You can also use these stimulators to improve muscle recruitment and strength, usually while working out. I haven't used them for this purpose, but a lot of people do! Compex is likely the most well-known brand, but there are others.
Air Compression Devices
I'm sure you've seen these and balked at the price. Normatec is likely the most well-known, and is also the most expensive, at over $1200! Gulp! These are essentially medical devices originally designed for patients with conditions such as lymphedema. You're certainly paying less than those patients' insurance companies, but these are still expensive products. That said, as medical devices, or at least slightly weaker versions of the same design, they do work at assisting drainage of lymph from your legs. Do they work better than active recovery, such as an evening walk or easy bike spin after a workout with a good cooldown in the morning? Maybe... but at this price point, they're probably most suited for people who don't have the time or inclination to do that, and would rather wear these leg sleeves while relaxing with their family on the couch. If that's you, go for it! They'll probably help!
That said, there are other options! First, you could knock $300 off the price with the Rapid Reboot brand. I see a lot of people using them, but they do not offer much in the way of details about the product on their site. I'd hesitate to recommend anyone going with Rapid Reboot over Normatec. If you're paying $1,000, just splurge for the Normatec. From what I can tell, it's hands-down a better product, and includes a battery so you don't have to be near an outlet.
Second, you could go with Air Relax for $600 or so. You can also find these on eBay for much cheaper. I picked up an Air Relax with some lucky timing for about 75% off. From what I can tell, the Air Relax is the best bang for the buck. It's much more than 80% the product of the Normatec. It doesn't include a battery, but I ran it off the smallest inverter you can buy for your car with no issues, and the engine did not run for an entire treatment session. (I have a hybrid). In addition, it offers higher pressure than the Normatec, which I found a bit more helpful. (I've used Normatec several times at race Expos).
Bottom line: if you can find a model cheap, or have money to spend, these can be a helpful tool. If you have a family and want to get a recovery boost while hanging out with them, these can help. If you work from home and want to flush out the legs while getting some work done, these are a great tool. They're not a must-have though!

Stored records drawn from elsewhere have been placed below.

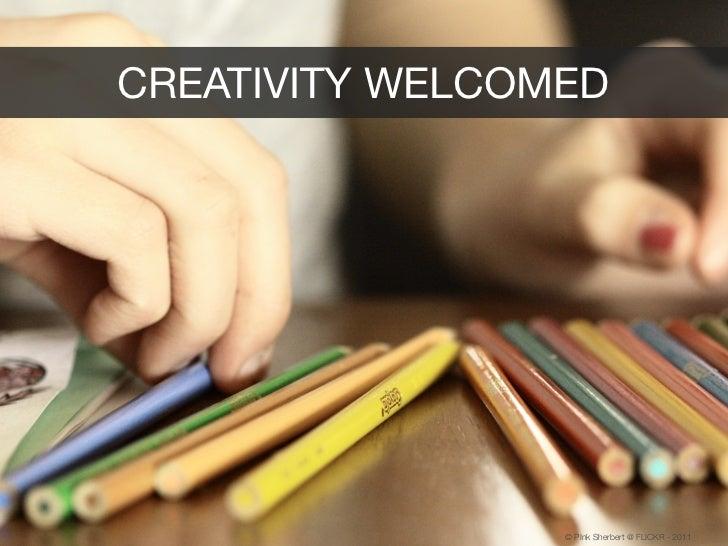 CREATIVITY WELCOMED                 © PInk Sherbert @ FLICKR - 2011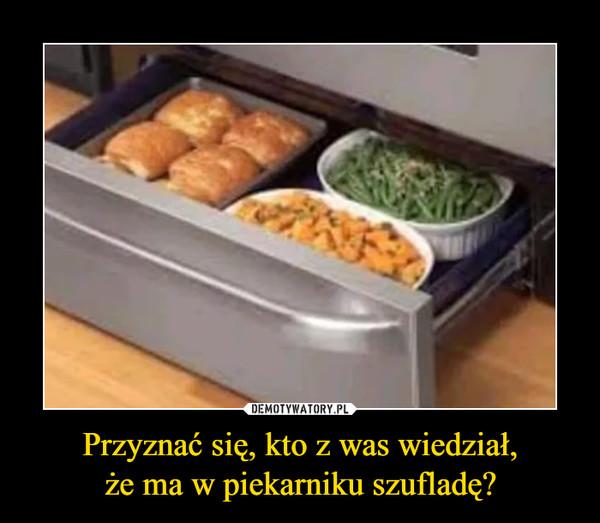 Przyznać się, kto z was wiedział,że ma w piekarniku szufladę? –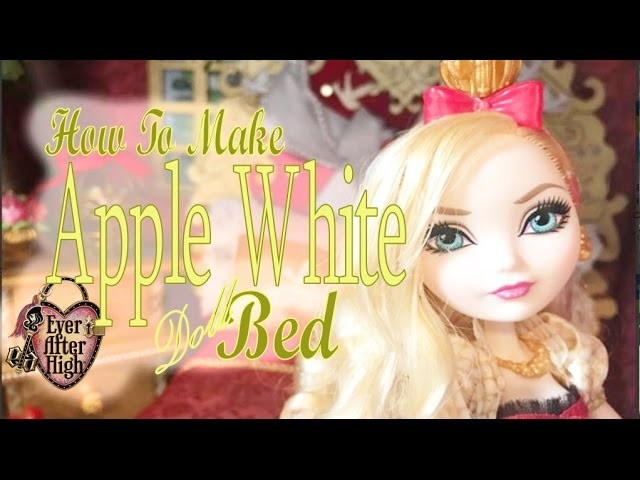 How to make a Bed for your Apple White Doll - Ever After High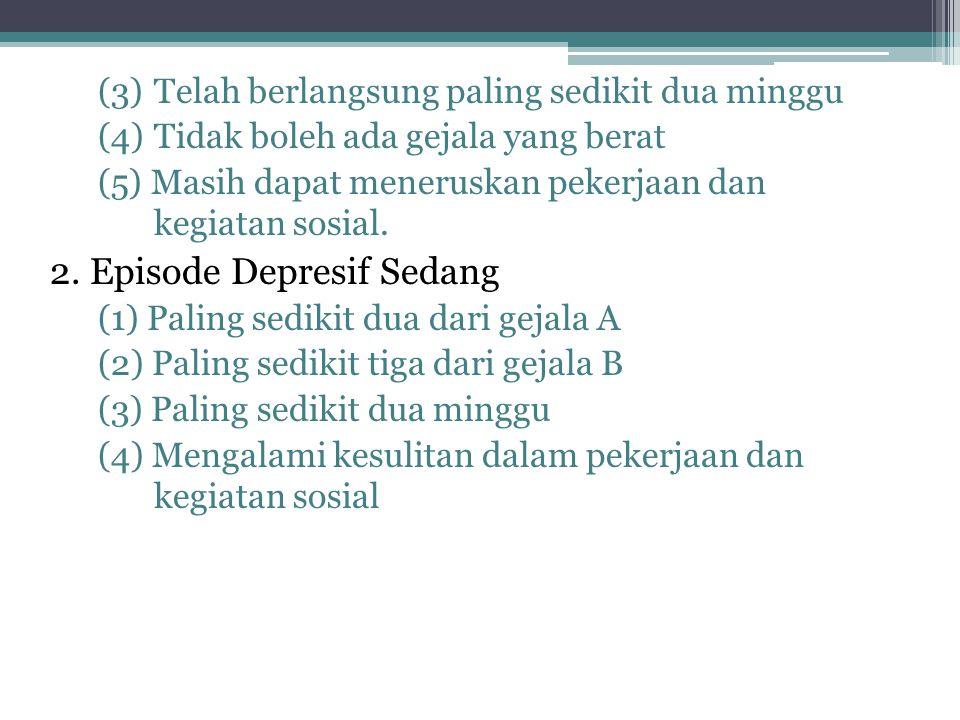 2. Episode Depresif Sedang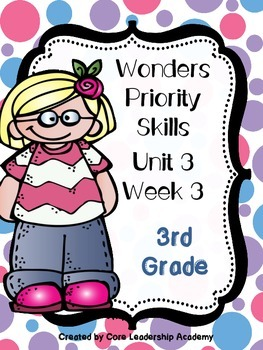 Wonders Priority Skills Anchor Charts Unit 3 Week 3~ 3rd Grade
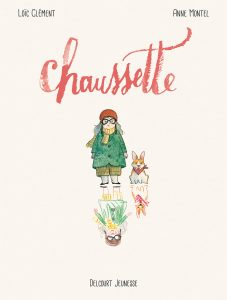 Chaussette (Clément, Montel) – Delcourt – 10,95€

There are a lot of products out there designed to improve recovery. You could easily spend several thousand dollars on recovery. If you have unlimited budget, the above devices can certainly help a bit. Are they worth the money? That varies, and only you can decide that. Hopefully I've given you a little information to help with that decision. If you have more questions, feel free to leave a comment or send me an email!
If you are on a budget, start at the top if the list with the essentials. If you have a bit more trouble keeping your muscles limber, the most 'bang for the buck' device on the pricy side of things, in my opinion would be a percussion massager.
Finally remember that the most effective recovery tool is appropriate and effective training, including rest days! Training harder does not automatically equal training better, so be sure you have sufficient background in exercise physiology or are working with a good coach before you assume you can buy your way into increased recovery.
The most important thing is whatever you have or buy... USE IT! Use it daily, not just when something hurts. If you do, you may just prevent it from hurting in the first place.
Happy running and recovery!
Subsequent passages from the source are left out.